**Data in this exercise:**
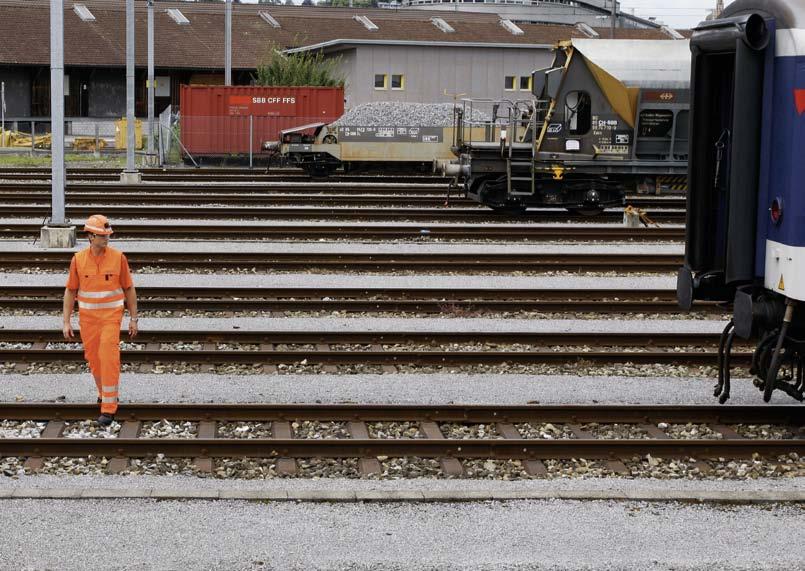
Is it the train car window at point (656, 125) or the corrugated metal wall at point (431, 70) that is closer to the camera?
the train car window at point (656, 125)

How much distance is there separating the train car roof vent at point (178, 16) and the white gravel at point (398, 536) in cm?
5512

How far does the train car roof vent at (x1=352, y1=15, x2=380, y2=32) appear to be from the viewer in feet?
202

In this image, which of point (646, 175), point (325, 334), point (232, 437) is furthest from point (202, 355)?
point (646, 175)

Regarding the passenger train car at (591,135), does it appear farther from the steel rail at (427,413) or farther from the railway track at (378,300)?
the steel rail at (427,413)

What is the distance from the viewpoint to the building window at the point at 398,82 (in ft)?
157

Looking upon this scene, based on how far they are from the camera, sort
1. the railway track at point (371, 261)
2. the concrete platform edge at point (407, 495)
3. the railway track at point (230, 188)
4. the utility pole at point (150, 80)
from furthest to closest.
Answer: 1. the utility pole at point (150, 80)
2. the railway track at point (230, 188)
3. the railway track at point (371, 261)
4. the concrete platform edge at point (407, 495)

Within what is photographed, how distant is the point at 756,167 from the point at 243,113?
31.6 meters

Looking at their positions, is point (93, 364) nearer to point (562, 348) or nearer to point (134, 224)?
point (562, 348)

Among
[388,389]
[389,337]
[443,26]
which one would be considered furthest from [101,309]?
[443,26]

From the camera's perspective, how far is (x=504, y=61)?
160 feet

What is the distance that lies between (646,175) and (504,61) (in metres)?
25.6

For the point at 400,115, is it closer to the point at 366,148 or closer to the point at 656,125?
the point at 366,148

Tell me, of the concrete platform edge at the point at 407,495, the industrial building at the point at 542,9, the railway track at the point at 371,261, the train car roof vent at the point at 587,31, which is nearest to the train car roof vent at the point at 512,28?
the train car roof vent at the point at 587,31

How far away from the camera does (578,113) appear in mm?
24094
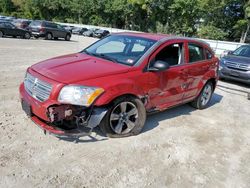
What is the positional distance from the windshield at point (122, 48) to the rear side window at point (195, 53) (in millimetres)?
1125

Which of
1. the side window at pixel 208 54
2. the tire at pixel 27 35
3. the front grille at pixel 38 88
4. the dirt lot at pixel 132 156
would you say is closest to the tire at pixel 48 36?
the tire at pixel 27 35

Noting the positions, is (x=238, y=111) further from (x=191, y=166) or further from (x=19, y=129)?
(x=19, y=129)

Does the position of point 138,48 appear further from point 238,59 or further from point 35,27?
point 35,27

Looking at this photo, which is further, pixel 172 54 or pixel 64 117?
pixel 172 54

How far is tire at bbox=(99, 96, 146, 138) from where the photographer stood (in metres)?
3.88

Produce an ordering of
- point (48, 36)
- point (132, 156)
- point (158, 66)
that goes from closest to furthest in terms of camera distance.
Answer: point (132, 156) → point (158, 66) → point (48, 36)

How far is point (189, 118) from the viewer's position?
5.46 metres

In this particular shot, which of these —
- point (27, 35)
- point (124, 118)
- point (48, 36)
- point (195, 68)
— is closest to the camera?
point (124, 118)

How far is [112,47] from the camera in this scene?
199 inches

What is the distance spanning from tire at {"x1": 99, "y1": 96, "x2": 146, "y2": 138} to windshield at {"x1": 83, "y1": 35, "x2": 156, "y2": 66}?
68 centimetres

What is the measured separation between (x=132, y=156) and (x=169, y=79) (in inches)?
66.4

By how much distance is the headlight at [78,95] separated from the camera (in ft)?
11.5

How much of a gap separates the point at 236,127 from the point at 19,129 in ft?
13.8

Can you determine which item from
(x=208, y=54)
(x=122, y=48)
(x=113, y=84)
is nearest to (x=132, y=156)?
(x=113, y=84)
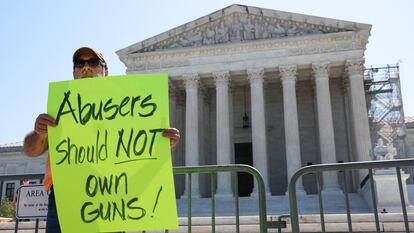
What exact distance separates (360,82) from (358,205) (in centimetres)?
928

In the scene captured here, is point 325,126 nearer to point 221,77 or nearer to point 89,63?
point 221,77

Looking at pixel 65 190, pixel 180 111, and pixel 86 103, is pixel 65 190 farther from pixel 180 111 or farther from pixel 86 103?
pixel 180 111

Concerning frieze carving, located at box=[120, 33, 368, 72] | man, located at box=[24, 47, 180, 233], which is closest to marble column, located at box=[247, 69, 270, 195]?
frieze carving, located at box=[120, 33, 368, 72]

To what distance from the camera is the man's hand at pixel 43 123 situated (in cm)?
388

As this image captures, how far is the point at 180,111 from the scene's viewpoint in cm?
3906

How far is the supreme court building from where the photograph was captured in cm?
3225

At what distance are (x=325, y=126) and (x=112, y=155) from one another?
29.9m

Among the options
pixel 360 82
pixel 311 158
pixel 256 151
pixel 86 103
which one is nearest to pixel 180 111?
pixel 256 151

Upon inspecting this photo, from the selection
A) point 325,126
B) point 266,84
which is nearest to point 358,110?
point 325,126

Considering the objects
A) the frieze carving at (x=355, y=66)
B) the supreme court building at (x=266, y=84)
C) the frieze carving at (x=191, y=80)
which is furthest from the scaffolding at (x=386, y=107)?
the frieze carving at (x=191, y=80)

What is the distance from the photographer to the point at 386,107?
1559 inches

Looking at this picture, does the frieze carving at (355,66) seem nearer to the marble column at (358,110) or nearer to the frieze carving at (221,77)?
the marble column at (358,110)

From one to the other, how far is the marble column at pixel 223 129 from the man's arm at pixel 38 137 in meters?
28.6

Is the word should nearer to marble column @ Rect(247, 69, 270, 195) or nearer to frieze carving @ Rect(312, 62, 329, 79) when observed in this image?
marble column @ Rect(247, 69, 270, 195)
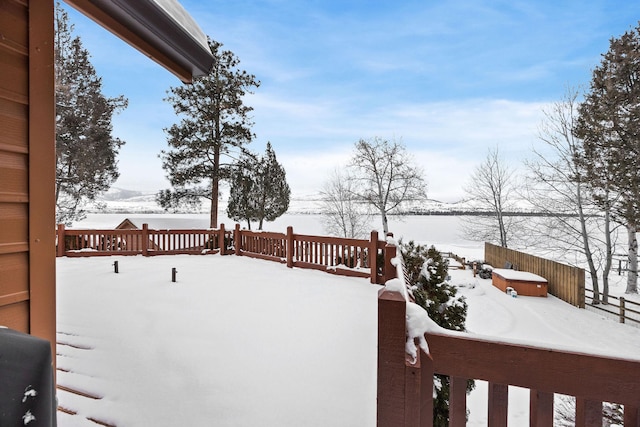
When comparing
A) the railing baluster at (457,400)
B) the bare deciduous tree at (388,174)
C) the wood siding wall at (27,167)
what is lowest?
the railing baluster at (457,400)

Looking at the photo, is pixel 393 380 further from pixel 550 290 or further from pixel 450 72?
pixel 450 72

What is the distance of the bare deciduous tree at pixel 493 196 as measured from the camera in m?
18.8

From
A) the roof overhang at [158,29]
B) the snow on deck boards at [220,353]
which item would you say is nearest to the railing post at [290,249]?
the snow on deck boards at [220,353]

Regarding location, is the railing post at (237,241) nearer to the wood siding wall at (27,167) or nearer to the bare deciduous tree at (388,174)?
the wood siding wall at (27,167)

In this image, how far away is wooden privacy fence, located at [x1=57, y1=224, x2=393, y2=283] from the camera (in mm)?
7145

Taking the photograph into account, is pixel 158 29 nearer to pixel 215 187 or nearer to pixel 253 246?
pixel 253 246

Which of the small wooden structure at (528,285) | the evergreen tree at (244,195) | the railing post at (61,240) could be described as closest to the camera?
the railing post at (61,240)

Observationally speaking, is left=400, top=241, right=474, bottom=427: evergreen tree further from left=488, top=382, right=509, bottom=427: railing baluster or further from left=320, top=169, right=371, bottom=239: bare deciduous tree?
left=320, top=169, right=371, bottom=239: bare deciduous tree

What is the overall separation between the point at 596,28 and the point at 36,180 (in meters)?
18.7

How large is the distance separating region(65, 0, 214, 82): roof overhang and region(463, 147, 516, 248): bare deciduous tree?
20.2m

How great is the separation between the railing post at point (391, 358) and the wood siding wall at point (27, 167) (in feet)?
4.92

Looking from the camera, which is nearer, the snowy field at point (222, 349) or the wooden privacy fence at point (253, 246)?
the snowy field at point (222, 349)

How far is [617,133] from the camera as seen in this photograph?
451 inches

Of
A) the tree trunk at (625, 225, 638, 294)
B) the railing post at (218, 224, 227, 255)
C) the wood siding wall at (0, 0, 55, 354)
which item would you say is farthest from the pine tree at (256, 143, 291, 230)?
the wood siding wall at (0, 0, 55, 354)
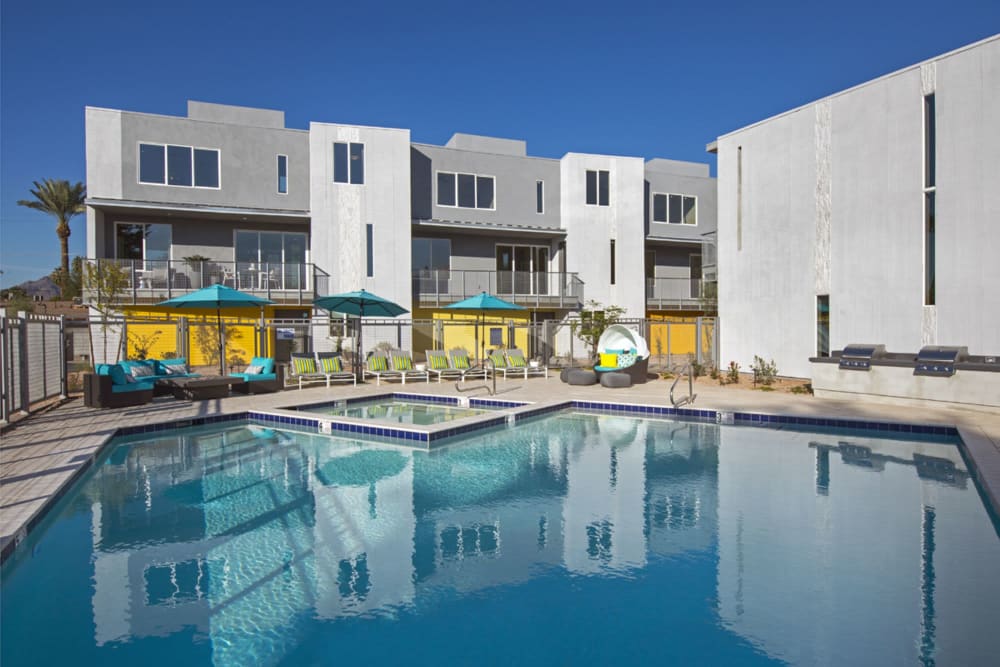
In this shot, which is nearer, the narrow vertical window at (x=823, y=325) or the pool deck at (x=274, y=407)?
the pool deck at (x=274, y=407)

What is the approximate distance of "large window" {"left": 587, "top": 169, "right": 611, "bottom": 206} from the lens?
25.2 meters

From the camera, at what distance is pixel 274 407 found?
11.5 metres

**Task to complete:**
Beginning with the line that contains "What is the overall" and ending with the last line of the data above, output those lines exactly and nothing more, without any pictures.

**Solution:**
What is the overall separation between the point at 596,28 and the point at 36,180 (in meters)?
18.7

How large is the distance separating region(65, 0, 214, 82): roof overhang and region(463, 147, 516, 248): bare deciduous tree?
20.2m

How great is the separation between the railing post at point (391, 358) and the wood siding wall at point (27, 167) (in feet)?
4.92

Looking from the camera, which is nearer, the snowy field at point (222, 349) or the wooden privacy fence at point (253, 246)?
the snowy field at point (222, 349)

How far is [617,133] from the camera as seen in this photograph?
451 inches

Of
A) the tree trunk at (625, 225, 638, 294)
B) the railing post at (218, 224, 227, 255)
C) the wood siding wall at (0, 0, 55, 354)
which item would you say is farthest from the pine tree at (256, 143, 291, 230)?
the wood siding wall at (0, 0, 55, 354)
In this shot, which is nearer, the narrow vertical window at (x=823, y=325) or the pool deck at (x=274, y=407)?
the pool deck at (x=274, y=407)

What is the approximate distance of "large window" {"left": 587, "top": 169, "right": 611, "bottom": 206} from the lens?
25.2 meters

From the camera, at what distance is pixel 274 407 found?
11.5 metres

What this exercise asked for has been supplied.